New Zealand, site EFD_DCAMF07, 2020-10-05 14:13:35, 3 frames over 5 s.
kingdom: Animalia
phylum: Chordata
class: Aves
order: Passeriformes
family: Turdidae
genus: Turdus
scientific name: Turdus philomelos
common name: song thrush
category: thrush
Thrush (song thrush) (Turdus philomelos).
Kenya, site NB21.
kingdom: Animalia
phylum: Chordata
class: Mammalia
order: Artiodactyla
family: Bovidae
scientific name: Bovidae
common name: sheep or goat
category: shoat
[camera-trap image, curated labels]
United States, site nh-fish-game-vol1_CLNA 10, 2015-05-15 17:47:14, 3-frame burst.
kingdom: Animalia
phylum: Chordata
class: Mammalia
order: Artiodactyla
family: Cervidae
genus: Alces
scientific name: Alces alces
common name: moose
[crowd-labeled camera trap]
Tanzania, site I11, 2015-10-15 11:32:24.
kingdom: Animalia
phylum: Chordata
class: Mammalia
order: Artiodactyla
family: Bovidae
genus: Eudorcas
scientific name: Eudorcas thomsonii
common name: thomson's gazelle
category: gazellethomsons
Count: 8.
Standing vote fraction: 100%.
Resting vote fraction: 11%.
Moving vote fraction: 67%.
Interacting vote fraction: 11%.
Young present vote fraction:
---+---
### Your assignment
Scan the data above. Return every line with "vote" in it.

### Output
Standing vote fraction: 100%.
Resting vote fraction: 11%.
Moving vote fraction: 67%.
Interacting vote fraction: 11%.
Young present vote fraction:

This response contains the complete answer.